Notes on the Atrocities
Like a 100-watt radio station, broadcasting to the dozens...

Monday, December 08, 2003  

Last week, I sat down at a pizza parlor with a couple of slices of cheese and the New York Times. (Used to be my regular routine, until I became slightly wheat intolerant. Damned aging process.) In the table next to me a couple and their two boys (maybe 4 and 6) sat down. Or rather, spread out--physically and psychicly. They dominated the space, kids spinning like screaming electrons around the table. Mom and dad, neither dismayed nor plussed, ignorned their neighboring diners and cooed at the kids.

A repeat on Saturday, when I ate at the Purple Parlor, a hip new joint in the hip new neighborhood of Mississippi Avenue in North Portland. In this version, a mom, playing with a toddler at an adjacent table, chair scooted back so far from the table I had to hunker--and waitstaff had to avoid. And let's not even get into the way people drive in SUVs, whom I regard with awe from my Civic (or bicycle).

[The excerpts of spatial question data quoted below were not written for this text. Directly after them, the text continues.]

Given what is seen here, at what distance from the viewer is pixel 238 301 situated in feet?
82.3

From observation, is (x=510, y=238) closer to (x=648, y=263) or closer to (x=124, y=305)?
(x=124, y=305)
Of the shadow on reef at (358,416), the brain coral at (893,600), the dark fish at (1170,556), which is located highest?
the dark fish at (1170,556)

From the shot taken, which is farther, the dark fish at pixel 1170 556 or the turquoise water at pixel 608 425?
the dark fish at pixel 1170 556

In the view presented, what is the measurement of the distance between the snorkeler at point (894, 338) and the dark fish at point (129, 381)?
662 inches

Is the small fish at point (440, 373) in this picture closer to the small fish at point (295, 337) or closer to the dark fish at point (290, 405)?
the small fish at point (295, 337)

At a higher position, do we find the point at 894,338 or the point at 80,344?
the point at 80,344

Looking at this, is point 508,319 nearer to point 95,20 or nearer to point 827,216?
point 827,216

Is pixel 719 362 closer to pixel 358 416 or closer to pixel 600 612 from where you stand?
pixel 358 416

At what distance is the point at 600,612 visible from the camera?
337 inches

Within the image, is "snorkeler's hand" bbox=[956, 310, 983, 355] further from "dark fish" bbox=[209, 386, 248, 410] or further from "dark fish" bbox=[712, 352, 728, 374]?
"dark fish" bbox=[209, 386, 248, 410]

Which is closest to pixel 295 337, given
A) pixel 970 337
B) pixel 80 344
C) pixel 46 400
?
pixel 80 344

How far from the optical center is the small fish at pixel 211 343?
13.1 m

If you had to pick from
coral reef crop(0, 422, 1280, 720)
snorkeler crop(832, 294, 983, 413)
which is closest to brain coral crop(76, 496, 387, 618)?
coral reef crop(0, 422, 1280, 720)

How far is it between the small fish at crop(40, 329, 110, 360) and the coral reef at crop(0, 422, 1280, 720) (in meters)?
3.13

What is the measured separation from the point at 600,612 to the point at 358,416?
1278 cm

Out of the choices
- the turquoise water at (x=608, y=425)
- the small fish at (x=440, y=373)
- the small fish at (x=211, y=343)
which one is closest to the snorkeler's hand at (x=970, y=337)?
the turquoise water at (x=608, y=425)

Could be that I'm getting to be a cranky, wheat-intolerant oldster. Surely that's in the mix. But there's also something afoot in society. If the self-indulgence of the 70s were based on individual growth, at least it had as a virtue the acknowledgement that others shared physical space with them. But the new millennium's version of self-indulgence is worse--call it the "entitlement decade." People are not only self-indulgent, they call it a moral virtue. Crush you with my 6,000-ton, tax-deductable Hummer? Well, better you than my own child (or grandchild or wife or Pekinese).

It undergirds our politics, too. Lose your school lunches because of my tax cuts? Well, I have my own kids to think about, you know. With the extra money, we can send them to a private school. Damage air quality when we weaken requirements on industrial emissions? Well, we're the most economically-advantaged country in the world--you don't want to see the damn Germans encroach on that, do you? Just get an inhaler. Kill innocent civilians when we invade your country? Well, your leader seems threatening, and we're not sure what he might do. Better not take any chances.

I know, I know, this is a rant. But I haven't gone on one for awhile. I saw a cartoon in the New Yorker recently in which a man sat in a chair airing petty complaints. The title? "Creeping Rooneyism." I know this post is a symptom of early onset Rooneyism, but that doesn't mean I'm wrong.